IIS Raid – Backdooring IIS Using Native Modules

IIS Raid – Backdooring IIS Using Native Modules


Back in 2018, PaloAlto Unit42 publicly documented RGDoor, an IIS backdoor used by the APT34. The article highlighted some details which sparked my interest and inspired me to write IIS-Raid, an IIS backdoor module that allows red-team operators to keep a stealthy persistence on IIS web-servers.

In this blogpost, we will discuss some of the key components of this tool, how it was built and demonstrate its features.

Native Modules and IIS-Raid

A native module is a Win32 DLL that can be used to extend IIS in order to provide the desired functionality of your applications. In essence, IIS Raid is a native IIS module that abuses the extensibility of IIS to backdoor the web server and carry out custom actions defined by an attacker.

IIS allows you to extend the server using modules which can be developed in two ways:

  • Managed Modules – Using the .NET extensibility API-s
  • Native Modules – Using the IIS Native server extensibility API-s

There are advantages and disadvantages for both of the methods, but it was determined that building a native module would provide better functionality as the API is more rich than the .NET one, even though the development time would be longer.

WHAT TO WORK ON:
(1) In the IIS Raid text, which group is said to have used RGDoor?
(2) Reproduce the stretch of the IIS Raid text from "A native module is" through "would be longer.", word for word.

GIVEN DATA:
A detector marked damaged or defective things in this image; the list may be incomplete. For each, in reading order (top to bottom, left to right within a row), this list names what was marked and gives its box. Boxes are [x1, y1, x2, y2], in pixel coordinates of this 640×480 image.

* * *

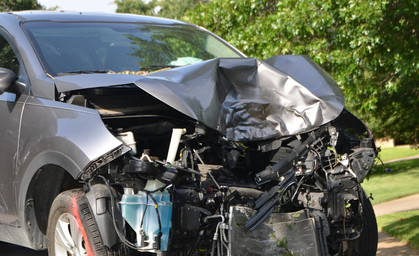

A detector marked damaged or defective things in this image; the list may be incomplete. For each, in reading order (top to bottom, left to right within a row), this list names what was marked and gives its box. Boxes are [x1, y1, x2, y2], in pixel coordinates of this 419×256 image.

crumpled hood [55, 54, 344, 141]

RESPONSES PER TASK:
(1) APT34

(2)
A native module is a Win32 DLL that can be used to extend IIS in order to provide the desired functionality of your applications. In essence, IIS Raid is a native IIS module that abuses the extensibility of IIS to backdoor the web server and carry out custom actions defined by an attacker.

IIS allows you to extend the server using modules which can be developed in two ways:

  • Managed Modules – Using the .NET extensibility API-s
  • Native Modules – Using the IIS Native server extensibility API-s

There are advantages and disadvantages for both of the methods, but it was determined that building a native module would provide better functionality as the API is more rich than the .NET one, even though the development time would be longer.